Guernsey Chess Club and Federation Reports

Fred Hamperl reports from Neuchatel Open, 25-28 May 2007

We (Peter Kirby and Fred Hamperl) arrived in Neuchatel, Switzerland on Thursday evening 24th May 2007 so we could settle in before the first game scheduled for late Friday evening 25 May. unfortunately Peter's flight was delayed by an hour so we didn't meet up in Geneva station on the way.

The Neuchatel station was half way up the big hill that stood behind the town. I walked down the tourist path right opposite the station. There is a funnicular railway that goes to and from the town every 3 minutes as well, a must on the way back. Our hotel was Hotel les Arts quite near the venue (5 minute walk along the lake). The first few days were fantastically hot so I arrived at the hotel quite hot too after carring my luggage down the hill. I found my room was in the attic of the hotel on the sixth floor, there were roof lights in the ceiling as you can see in the photo. Well when I opened the door the room was unbearably hot so I asked for a new room, but they could only move me the next day. So that night I had to bear the heat, the roof light allowed some air in. In the early hours of Friday I was awakened by a noise, on opening my eyes I could see a big pretty blue pigeon starring at me, lucky it flew straight out of the room once I moved. I had wondered why there were twigs on the top of the wardrobe, a nice nest was being created.

Neuchatel is a really lovely old town on the large Neuchatel lake between Bern and Geneva.

A typical square, there were many statues of knights.

On the lake front were some impressive buildings.

A tram bus network operate around the main town. Some of the old tram stations had been converted into shops and cafes and looked really good.

Peter stands outside his favourite ladies clothes shop.

Some artists were painting a balloons scene on a small back street, it looked great when it was done.

The venue entrance was painted in an egyptian style. this picture was taken on the monday when it had rained. There was a mini golf course next to it right on the lake.

The playing hall was an old curling arena.

The playing hall was nice and cool with loads of space, every pair of players had a big table to themselves.

The analysis room was in the viewing gallery and overlooked all the games.

Peter and Israeli GM Leonid Gofshtein. Leonid had played and won our Guernsey tournament in October 2006, so I knew him quite well and he seemed pleased to see us. Peter and I both won our first round games on Friday night I didn't finish until nearly 11 pm. On Saturday, Sunday and Monday we had to play 2 games a day, and with such a tight schedule I had no time to get the pairings and do preparation before any of the games. So on Saturday morning at 8:55 am for the 9 am round 2 start, I greeted Leonid as we appraoched the pairings list only to find we were playing each other. After the pigeon incident in the night in my hot hotel room I was tired. The game was a Taimanov Benoni, needless to say I lost, but it was fun.
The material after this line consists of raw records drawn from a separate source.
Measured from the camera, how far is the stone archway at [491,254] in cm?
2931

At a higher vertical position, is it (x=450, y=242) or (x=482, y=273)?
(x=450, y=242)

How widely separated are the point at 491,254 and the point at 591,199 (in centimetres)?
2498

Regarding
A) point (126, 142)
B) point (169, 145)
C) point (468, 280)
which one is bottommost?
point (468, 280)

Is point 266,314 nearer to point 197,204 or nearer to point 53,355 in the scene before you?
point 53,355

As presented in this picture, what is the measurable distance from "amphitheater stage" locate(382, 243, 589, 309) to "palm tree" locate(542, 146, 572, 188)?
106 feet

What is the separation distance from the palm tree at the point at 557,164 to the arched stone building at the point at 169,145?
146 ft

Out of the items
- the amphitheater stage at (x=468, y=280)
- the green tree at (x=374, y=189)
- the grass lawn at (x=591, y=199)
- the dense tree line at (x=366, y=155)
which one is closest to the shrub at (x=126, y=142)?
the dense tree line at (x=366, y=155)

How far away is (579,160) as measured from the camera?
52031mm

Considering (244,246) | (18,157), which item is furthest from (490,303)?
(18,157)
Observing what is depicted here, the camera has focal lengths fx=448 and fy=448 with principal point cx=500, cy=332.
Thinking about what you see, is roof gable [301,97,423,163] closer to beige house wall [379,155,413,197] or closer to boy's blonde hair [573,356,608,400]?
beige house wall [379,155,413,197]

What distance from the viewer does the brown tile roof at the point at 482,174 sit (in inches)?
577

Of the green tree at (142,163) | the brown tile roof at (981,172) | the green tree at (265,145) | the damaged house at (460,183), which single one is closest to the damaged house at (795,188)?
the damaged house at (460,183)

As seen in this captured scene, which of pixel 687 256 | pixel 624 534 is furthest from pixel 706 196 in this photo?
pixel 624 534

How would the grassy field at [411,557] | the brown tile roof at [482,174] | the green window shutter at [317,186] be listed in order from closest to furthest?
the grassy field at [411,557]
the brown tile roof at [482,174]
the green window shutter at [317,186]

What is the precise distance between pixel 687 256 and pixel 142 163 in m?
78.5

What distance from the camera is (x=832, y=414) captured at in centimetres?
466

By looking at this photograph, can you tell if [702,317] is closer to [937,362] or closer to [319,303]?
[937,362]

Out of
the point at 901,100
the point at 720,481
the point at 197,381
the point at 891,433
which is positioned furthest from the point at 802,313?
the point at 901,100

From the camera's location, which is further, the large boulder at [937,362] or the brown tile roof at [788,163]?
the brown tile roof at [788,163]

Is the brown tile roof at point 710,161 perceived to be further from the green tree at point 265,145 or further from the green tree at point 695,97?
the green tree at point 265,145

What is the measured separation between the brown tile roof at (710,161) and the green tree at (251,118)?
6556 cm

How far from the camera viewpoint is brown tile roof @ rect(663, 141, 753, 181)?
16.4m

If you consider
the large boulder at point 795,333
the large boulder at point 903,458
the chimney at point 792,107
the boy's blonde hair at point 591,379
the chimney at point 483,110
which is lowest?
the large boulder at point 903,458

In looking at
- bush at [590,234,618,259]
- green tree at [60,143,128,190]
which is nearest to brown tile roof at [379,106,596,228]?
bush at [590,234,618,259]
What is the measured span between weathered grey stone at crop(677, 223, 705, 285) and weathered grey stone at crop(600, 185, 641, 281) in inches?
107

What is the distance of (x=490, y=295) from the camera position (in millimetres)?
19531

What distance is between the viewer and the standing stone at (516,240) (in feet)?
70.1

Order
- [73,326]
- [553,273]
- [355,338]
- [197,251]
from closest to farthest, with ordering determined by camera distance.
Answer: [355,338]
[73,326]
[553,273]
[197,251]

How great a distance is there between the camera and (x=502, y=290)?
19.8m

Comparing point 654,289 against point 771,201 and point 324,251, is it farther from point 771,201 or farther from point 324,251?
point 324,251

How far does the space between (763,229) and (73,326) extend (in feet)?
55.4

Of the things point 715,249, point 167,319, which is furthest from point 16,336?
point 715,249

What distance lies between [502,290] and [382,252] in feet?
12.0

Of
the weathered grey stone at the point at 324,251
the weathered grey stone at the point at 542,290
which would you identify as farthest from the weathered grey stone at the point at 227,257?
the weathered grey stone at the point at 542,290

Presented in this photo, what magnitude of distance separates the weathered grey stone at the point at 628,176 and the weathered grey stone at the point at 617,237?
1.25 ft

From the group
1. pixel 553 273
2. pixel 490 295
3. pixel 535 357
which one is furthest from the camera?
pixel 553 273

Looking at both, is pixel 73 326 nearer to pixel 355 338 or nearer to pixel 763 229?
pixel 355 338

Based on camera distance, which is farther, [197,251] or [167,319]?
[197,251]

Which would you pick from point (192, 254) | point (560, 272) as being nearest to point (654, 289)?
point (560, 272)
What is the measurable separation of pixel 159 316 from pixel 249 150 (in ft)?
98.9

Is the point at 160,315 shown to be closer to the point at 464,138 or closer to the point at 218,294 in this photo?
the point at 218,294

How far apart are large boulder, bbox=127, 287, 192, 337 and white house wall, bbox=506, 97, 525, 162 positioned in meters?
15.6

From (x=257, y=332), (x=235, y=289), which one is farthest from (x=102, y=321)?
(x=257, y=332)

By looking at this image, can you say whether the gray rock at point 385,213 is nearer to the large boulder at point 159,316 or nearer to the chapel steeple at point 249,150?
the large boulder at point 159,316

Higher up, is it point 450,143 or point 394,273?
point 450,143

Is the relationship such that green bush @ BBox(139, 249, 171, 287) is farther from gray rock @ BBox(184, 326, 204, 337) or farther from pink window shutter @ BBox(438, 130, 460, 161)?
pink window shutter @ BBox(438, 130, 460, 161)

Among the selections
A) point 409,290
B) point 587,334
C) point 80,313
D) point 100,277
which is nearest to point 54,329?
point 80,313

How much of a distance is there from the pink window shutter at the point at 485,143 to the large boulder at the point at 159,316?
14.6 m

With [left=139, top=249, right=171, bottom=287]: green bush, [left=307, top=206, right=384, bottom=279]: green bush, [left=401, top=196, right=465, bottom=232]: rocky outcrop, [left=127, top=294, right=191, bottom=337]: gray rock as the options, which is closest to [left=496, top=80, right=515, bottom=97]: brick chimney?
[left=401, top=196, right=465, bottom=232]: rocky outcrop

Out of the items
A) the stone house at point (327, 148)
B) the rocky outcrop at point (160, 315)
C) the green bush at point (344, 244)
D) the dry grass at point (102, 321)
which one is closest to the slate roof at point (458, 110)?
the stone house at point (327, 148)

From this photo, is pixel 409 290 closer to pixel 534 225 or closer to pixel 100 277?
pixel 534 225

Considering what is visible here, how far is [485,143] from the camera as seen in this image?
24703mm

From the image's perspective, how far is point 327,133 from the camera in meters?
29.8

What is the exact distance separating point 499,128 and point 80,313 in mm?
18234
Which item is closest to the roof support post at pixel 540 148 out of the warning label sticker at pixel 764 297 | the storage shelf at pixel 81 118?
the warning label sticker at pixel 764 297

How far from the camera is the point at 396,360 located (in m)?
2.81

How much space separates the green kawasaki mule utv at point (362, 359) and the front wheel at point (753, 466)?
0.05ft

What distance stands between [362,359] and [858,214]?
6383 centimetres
In round 3 at 2 pm on Saturday, I played Megane Miralles (Geneva Chess Club) daughter of GM Gilles Miralles. She played a Skandinavian, the position got quite tactical and I entered an interesting combination. I missed several lines that were winning and opting for a line that was not so good for me. With my tiredness Megane steadilly outplayed me and got into a winning position. In desparation I chopped off her well advanced pawns to enter a pawnless endgame rook and two knights against my rook. I placed my king between her knights and we chased rooks around the board. A crowd had gathered as we were about the last game still going. GM Gofshtein was stood looking over my right shoulder. My clock had ticked down to just a few seconds and I was just making random rook moves in a defeated manner. I was hoping I could win a knight and then swap rooks for the draw. When my clock was down to less than 5 seconds (with no increment), she put her rook between my king and rook forcing me to exchange, I resigned. Gofshtein found it very amusing because if I had just taken her rook I should have been able to claim a draw as the two knights can't mate without the opponent's assistance. So that was quite embarrassing for me but also quite funny at the same time. It took me a while to establish Megane was only part rated so I hadn't lost ant FIDE rating points over the debarcle which was a relief. Leonid then told us a story of a situation that he said was only marginally funnier that what I had just done it was about two players that had both resigned. They both signed their score sheets as having lost, apparantly the controller had to work out which one resigned first.

In round 6 GM Leonid Gofshtein played English GM Mark Hebden. Mark has also played and won in Guernsey many times in the past.

Peter finished on 4.5 out of 7 having played two GMs Gofshtein and the tournament winner and I managed to win my last 3 games to recover to a score of 4 out of 7.

Switzerland is a really beautiful place, the chess was hard with two games a day, but was great fun overall.